The procession of gloomy days is still going on. Its silence is terrible. Sometimes it seems that life is as beautiful as an imaginative poem, but sometimes it's as mysteriously frightening as a problem. We are going somewhere in the chariot of desires. None of us live the life we want to live. We are guided in some way or the other. So it gets somewhere. Finally, one day it goes out like a flame. Is this life beautiful?' Suzy wrote in her diary as she sat in her room in a hotel that operated in an ancient building.
Susie jumped up from her chair and went to the wall as she continued to hear the shrill sounds of lovers making love from the adjacent room partitioned off with gypsum board.
"Who are the devil's descendants making fun of with this wild performance?" She screamed and hit the wall hard a few times. With that, the sound of lust heard from the other room stopped.
When her lover left her and went with a man, she hated love, and hated men. After that, she looked at every fun of love in front of her with hatred. She saw the men who were its heroes as Satan of destruction. She had become a depressive when her love affair turned out to be a disaster.
As Suzy walked through the narrow room, wandering through her turbulent thoughts, she caught sight of words of lust and indignation that someone had written somewhere on the dirty wallpaper on the wall. She read some of it and wrote it down in one place.
'Love betrayal is the biggest cheating. Its great sorrow fills the mind with darkness and makes life inactive. The punishment for that treachery of mourning is death. That punishment must be carried out by shedding the blood of vengeance.'
Then next to it, she drew a picture of a knife that had been inserted into the heart symbol of love.
At night, when she went to a restaurant to eat, she met a Frenchman there, whom she introduced as the painter. He was sipping Mexican tequila.
"It is a drink of awakening. It stirs the cold veins and fills the mind with light. Then revelations will arise which are imaginations in the mind." He smiled at Susie sitting across from him. "Give me a chance to capture this beauty of yours on canvas. Your face looks like the Mona Lisa. It has a beautiful look that can't be defined whether it is a look of laugh or cry. It would be beautiful to create this look on canvas."
"I'm not here for fun. Came looking for someone." She said with a nonchalant expression, taking the cocktail glass in front of her in her hand.
"Oh, is that so? Who are you looking for on this island? I'd like to know if you don't mind."
"My friend who studied with me. She is not just my friend but my everything. We were meant to be together. But she left me and went with a man and became his wife."
"I understand the point. Lesbian love, right?" He laughed.
"You can define that however you want," Susie said without looking at him.
"Well, what's your name?"
"Susie." She paused and continued looking at him. "If you help me find her, I'll do what you asked, and I'll pose for you to paint. But I don't have any information that would help me find her. She is somewhere on this island."
"Did she come here to get away from you?"
"I think so."
"So can't you leave her? Do you want to run after a person who left you forever?"
"She cheated on me. So I must see her. I can't leave it as fun."
He recognized the anger in the tone and looked at Susie. He was silent for a while. Taking a piece of charcoal-grilled beef rib from the dishes in front of him, he turned to Susie with a grin as he bit into the meat. "Is lesbian love that intense? The resentment towards her is clear in your tone. It was that hatred that led you to cross the sea to Hawaii in search of her!"
"Any kind of love is intense if it is sincere. Sometimes we kill and are killed for it. There are no options in front of it because love is a kind of madness. Sometimes it turns into a wild madness that forgets the realities."
He stopped laughing at the fierce expression on Suzy's furious face.
"Well, I have some native friends here. Let's inquire them."

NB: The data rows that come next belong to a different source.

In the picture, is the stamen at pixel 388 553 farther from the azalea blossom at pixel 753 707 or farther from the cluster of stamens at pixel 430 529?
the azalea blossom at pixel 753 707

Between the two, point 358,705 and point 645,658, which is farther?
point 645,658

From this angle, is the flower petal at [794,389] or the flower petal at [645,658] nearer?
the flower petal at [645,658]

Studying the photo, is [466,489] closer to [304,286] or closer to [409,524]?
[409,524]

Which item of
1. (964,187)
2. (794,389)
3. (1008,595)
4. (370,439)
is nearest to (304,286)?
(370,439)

"If you can help me find her, you can draw a picture of me."
"I live in a resort on the outskirts of the city. It's a paradise with the purity of the Polynesian village, free from the city's hustle and bustle. I live in a hut covered with grass in a vast garden full of coconut trees near the tropical rainforests. It feels like we're living in a culture that's centuries away."
"I live in a cramped, shabby room in an ancient house. Those low-cost rooms are dark chambers of sin in which people seek the pleasure of unholy wild lust. It contains only the wild voices of human greed and sighs of lamentation. The illusion of purity has no place there. Holiness is a creation that we find to escape from the realities of fear. Where on earth is purity? We don't see everything with our eyes. If we could see everything, we, like the inventor of the microscope, would starve to death, contemplating the terrifying sights of the microscopic world of fungi and bacteria around us.
"It is true that we can only know a few things with our senses. God has hidden everything else from us. So if we look at those things that God has hidden, we will go crazy. All those sights are so terrible and strange." He paused and continued. "You are invited to that hut of mine. The owner of that resort is my friend. This native may be able to help you."
Susie accompanied him on his motorcycle. The motorcycle sped through the country road after passing the city rush. Under the sky covered with rain clouds, the darkness was eerily full. He was singing a song along with the heavy sound of the bike.